# Knife Guide



## bouland (May 18, 2001)

After years of watching cooking programs on TV and observing cooks in restaurant kitchens, I've noticed that one can divide these "professionals" into two groups: those who know how to use knives and those who don't. I find it almost embassing to watch a cooking program where the host has losy knife skills. This got me thinking that when you buy a knife there's no manual for use - there's no instructions. Most of the professionals I've talked with who went to cooking school have told me that they received no special training in knife skills and care. Those that learned on the job say they had to pick up whatever information they have on their own.

So I decided to write a little manual about knives and their use. And since everyone has a different idea as to what the best knives are and how to use them, this my be my most controversial article to date. If you're interested (or curious), *click here* for the article.


----------



## cape chef (Jul 31, 2000)

Interesting post boulud.

My first class in 1978 at J&W was Moter skills.
This is we recieved our knives and knife roll bag ($65) back then for a complete line of russel dexter blades and the wrap.

First we had a detailed introduction to knife safty,then we went over every type of knife that was in our kit,there name and use.
We were instucted in the care of the knifes ETC.
We then started learning the proper way to hold a knife.

Then off we went to learn all the fundemential cuts,bruniose,juliene,batton.macidone ETC.Believe it or not this class lasted two weeks and there was a hands on final. (I passed)

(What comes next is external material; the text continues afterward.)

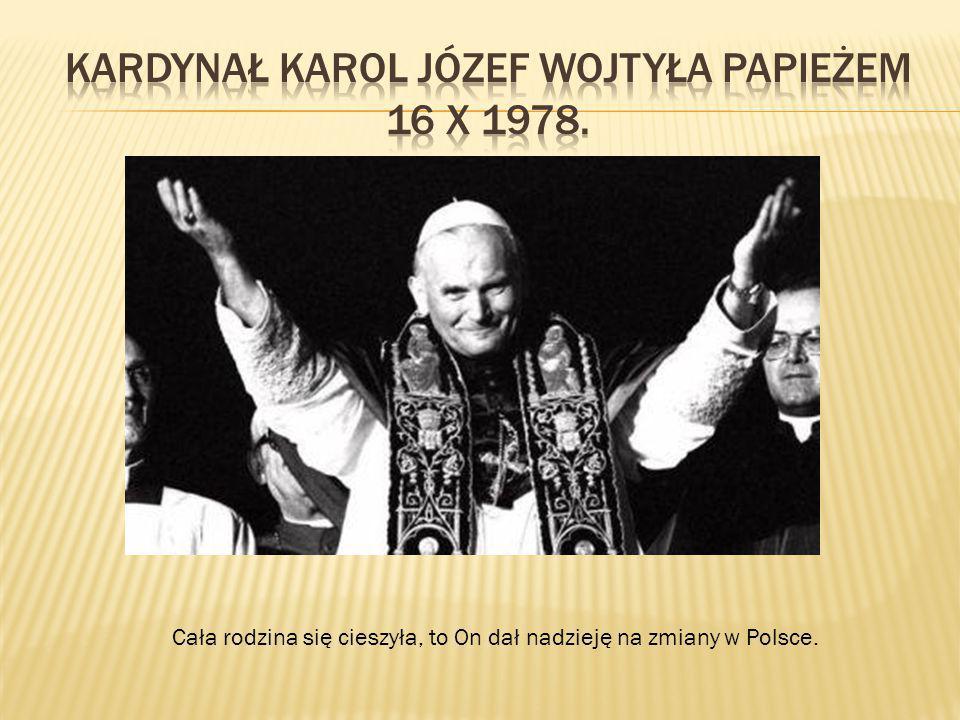 Cała rodzina się cieszyła, to On dał nadzieję na zmiany w Polsce.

I do understand your concern and enjoyed your imformation on your site. I don't know...maybe to much is covered in culinary school and less is paid to basics.
How to use a knife,proper cooking techniques,ordering/recieving
Sanitation and the like.You can't garnish a cake if you can't bake,you can't finish a bordalaise sauce if you can't make a fond de veau.

anyway I'm rambling on:chef: 
cc


----------



## elakin (Jan 12, 2001)

great observation bouland....

i too had basic knife skills as my first class in culinary school. besides learning the uses for various knives, we also were taught how to use a whetstone and a steel, and what they did to the knife. my experience was almost the same as yours capechef, only my knife roll was F. Dick brand and cost $75.

i would think most culinary school grads had similar experiences.

the problem with many of these T.V. chefs, though, is not that they don't know how to use a knife...but that they're out of practice. by the time you get to t.v., you've been schmoozing people, writing and costing recipes and cookbooks, doing appearances, and expediting (when you're actually at your restaurant) for so long that doing a brunoise is pretty far from your daily routine. 

so when they actually have a knife in their hands on t.v., these guys are like "what's this?" like a new dad holding his infant. put a cell phone or a palm pilot in their hands and they'll probably seem more in their element.


----------



## daveb (May 1, 2001)

Excellent article, Bouland. Most of my knife skills were derived from watching Pepin on TV.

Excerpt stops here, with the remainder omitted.